Teachers: Endangered or Essential?

Are teachers even going to be relevant to education in rest of the 21st century? As I introduce my 5th grade students to blogging and moodle, I sometimes wonder whether, in my desire to engage students using the power of technology, I might not be helping to guide the Trojan Horse into the teaching camp, ultimately leading to the end of our profession…
In this post. I’d like to share some worried, yet essentially optimistic, wonderings.

Looking ahead to the future, it seems self evident that education will inevitably look very different in the digital ages to come. In a world where computers are able to use data analytics based on our every click, our personal computers will come to know our interests and be able to connect us with related resources much more effectively than any teacher. Materials created by the “best” teachers will be available to all who can access technology. Kahn Academy already claims to be filling this niche. Their clear explanations can be played over again and again with no sense of embarrassment for the student or time limits on the part of the teacher.

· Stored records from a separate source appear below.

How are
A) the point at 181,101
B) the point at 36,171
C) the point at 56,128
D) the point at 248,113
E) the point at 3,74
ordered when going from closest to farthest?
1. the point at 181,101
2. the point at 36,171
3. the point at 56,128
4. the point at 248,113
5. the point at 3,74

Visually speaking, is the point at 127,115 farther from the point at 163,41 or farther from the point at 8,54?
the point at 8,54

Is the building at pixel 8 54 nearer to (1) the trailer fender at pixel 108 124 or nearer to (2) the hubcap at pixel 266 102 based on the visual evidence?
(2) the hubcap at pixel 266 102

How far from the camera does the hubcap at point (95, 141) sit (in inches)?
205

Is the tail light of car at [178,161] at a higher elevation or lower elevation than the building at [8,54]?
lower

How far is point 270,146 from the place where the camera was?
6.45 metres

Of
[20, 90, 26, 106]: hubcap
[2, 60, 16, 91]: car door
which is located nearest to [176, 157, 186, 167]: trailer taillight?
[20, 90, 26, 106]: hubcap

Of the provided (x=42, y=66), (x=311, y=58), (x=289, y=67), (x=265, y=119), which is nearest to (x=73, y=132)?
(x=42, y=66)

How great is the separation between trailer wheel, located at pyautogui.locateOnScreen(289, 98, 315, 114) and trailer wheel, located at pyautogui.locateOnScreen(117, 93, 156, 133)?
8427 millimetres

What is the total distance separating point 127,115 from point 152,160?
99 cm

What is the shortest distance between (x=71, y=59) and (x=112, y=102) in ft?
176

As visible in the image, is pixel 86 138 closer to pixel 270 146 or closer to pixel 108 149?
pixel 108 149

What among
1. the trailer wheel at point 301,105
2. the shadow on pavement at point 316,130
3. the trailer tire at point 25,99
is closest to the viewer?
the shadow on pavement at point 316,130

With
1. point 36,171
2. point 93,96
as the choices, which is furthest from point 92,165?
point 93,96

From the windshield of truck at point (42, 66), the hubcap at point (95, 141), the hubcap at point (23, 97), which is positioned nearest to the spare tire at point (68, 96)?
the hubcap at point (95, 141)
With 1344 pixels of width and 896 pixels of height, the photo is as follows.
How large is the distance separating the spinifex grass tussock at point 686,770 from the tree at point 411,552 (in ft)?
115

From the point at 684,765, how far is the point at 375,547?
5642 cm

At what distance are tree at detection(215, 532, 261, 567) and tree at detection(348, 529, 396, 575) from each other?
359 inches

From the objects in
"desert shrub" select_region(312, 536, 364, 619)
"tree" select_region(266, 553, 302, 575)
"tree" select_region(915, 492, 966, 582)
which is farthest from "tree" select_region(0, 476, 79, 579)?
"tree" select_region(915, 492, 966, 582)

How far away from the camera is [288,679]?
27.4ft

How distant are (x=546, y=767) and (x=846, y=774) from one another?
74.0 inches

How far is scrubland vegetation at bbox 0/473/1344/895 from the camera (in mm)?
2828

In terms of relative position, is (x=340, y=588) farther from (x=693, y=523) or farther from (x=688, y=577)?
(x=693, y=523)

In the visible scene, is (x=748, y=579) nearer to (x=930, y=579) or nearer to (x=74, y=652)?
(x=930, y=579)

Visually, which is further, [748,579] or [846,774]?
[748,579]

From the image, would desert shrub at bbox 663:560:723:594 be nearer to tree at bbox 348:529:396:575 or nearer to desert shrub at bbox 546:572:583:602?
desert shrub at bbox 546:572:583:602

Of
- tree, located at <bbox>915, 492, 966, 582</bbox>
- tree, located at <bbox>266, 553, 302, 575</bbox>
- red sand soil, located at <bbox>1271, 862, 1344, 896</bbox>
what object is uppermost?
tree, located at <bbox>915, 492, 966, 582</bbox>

Will the classroom be a thing of the past or will teachers still have a unique role in such a context? I would like to argue the latter! A good teacher does not just repeat and repeat the same lesson. She questions a confused student to analyze and respond to the source of misunderstanding and then reteaches it the way the child needs to learn. She subtly reads a multiplicity of non-verbal and verbal cues ranging from doubt to incomprehension, wavering focus, or incipient boredom. In response she continually orchestrates a response for the class: varying the pace, energy and level of activity to meet their needs. A good teacher explicitly scaffolds a shared context for new learning by telling stories or eliciting student experiences to connect the lesson to prior knowledge. She brings with her an in depth knowledge of this particular community of learners and uses this to facilitate a collective exploration in which students debate, discuss and spark ideas off one another.

Teachers inspire their students through example and through sharing a contagious enthusiasm for their subject. This can open whole new and unexpected areas of interest that might never be ignited by merely passionless Stumbling Upon a web page. Complex new ideas are often off-putting and a teacher who can pose and answer questions to help a student find meaning is a personal guide as the student becomes familiar with new territory. A teacher ensures structure and direction towards collective growth in the best long-term educational interests of her students. Will the students of the future be learning independently, yet meander in endless fractals, elaborating a small area of interest at the expense of wider knowledge?

Teachers engineer discussions bringing students into conflict with their preconceptions, challenging their established beliefs, and raising ethical dilemmas. They introduce students to the ambiguity of truth. They even set up group projects and activities to challenge existing social dynamics. Will a world of education based on yet more of what we “Like” already, not comfortably ensconce us all within our prejudices so we never need to venture out to associate with, or understand, others who are not “suitable” or “nice”?

A student encounters many teachers throughout their school life. Each different personality brings positive, and negative, lessons in how to relate, what it means to be human, how to work productively in society and an insight into the varied perspectives there are on the human experience. So many of us remember those teachers who took a personal interest in us. The trust that they engendered enabled them to become influential in shaping our lives. Without this essentially human interaction with our teachers will we grow up like Vulcans, rational yet unable to feel?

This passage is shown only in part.